I know that most people adore The Lives of Others
and find this movie very touching. I, however, could never get into it because of how wrong it gets many of the most basic details of the characters’ daily existence. I don’t like Cold War rhetoric and imagery because of how reductive and unintelligent they are. It’s always the good versus the evil, and it doesn’t matter which side of the Iron Curtain you are on. The verbiage is the same and the desire to reduce complex realities to a bunch of cheesy stereotypes is omnipresent. Both sides judge each other according to their own, very limited ideology, without ever trying to understand that things might be a little bit more complex.
During the Soviet times, my father always listened to the BBC (secretly, of course) at night. “They are fools, all Westerners are fools,” he would fume in the morning. “Last night they said that there were human rights abuses in the USSR which consisted of people not being allowed to travel freely abroad. They have no idea about who we are and how we live. I have a PhD in linguistics and I have to leave aside my research and spend the entire next week sorting rotten cabbage. But, sure, not being able to travel abroad is my main concern.”
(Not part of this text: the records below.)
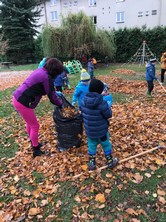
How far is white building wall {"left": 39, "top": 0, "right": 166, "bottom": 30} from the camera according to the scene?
25.7 meters

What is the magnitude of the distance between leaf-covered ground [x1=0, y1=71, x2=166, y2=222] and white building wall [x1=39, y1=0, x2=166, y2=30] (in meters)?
22.8

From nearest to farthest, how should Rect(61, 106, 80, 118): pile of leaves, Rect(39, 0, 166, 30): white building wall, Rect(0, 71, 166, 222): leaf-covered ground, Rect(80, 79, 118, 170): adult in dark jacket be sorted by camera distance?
Rect(0, 71, 166, 222): leaf-covered ground → Rect(80, 79, 118, 170): adult in dark jacket → Rect(61, 106, 80, 118): pile of leaves → Rect(39, 0, 166, 30): white building wall

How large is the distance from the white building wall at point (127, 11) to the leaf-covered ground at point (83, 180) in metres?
22.8

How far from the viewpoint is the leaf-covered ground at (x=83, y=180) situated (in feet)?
8.57

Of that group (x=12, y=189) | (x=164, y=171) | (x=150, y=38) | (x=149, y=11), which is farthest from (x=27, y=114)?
(x=149, y=11)

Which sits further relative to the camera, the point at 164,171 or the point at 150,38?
the point at 150,38

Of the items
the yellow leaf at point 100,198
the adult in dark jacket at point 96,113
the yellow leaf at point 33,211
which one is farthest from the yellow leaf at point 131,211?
the yellow leaf at point 33,211

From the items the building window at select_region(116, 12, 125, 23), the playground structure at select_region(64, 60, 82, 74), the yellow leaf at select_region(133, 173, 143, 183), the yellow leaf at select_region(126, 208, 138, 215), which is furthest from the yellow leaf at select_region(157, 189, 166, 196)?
the building window at select_region(116, 12, 125, 23)

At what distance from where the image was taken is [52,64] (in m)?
3.13

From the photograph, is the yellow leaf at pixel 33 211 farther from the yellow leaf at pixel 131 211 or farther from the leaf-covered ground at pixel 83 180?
the yellow leaf at pixel 131 211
I was reminded of this reductive Cold War mentality as I was watching The Lives of Others
. The filmmakers so obviously made their film with the goal of selling it to Americans that it was painful to watch. Take, for example, that scene where the character who works for the Stasi comes to his BARE apartment, where he lives ALONE, eates a plate of spaghetti with KETCHUP and invites a PROSTITUTE over to his apartment. I mean, how much more ridiculous than that can you get? And, of course, if a movie is so careless with the minor details, how can you expect it to deliver anything more reliable in terms of the big picture? The result is this unbearably cheesy Americanized fantasy about what life behind the Berlin Wall was like. A fantasy that has nothing to do with reality.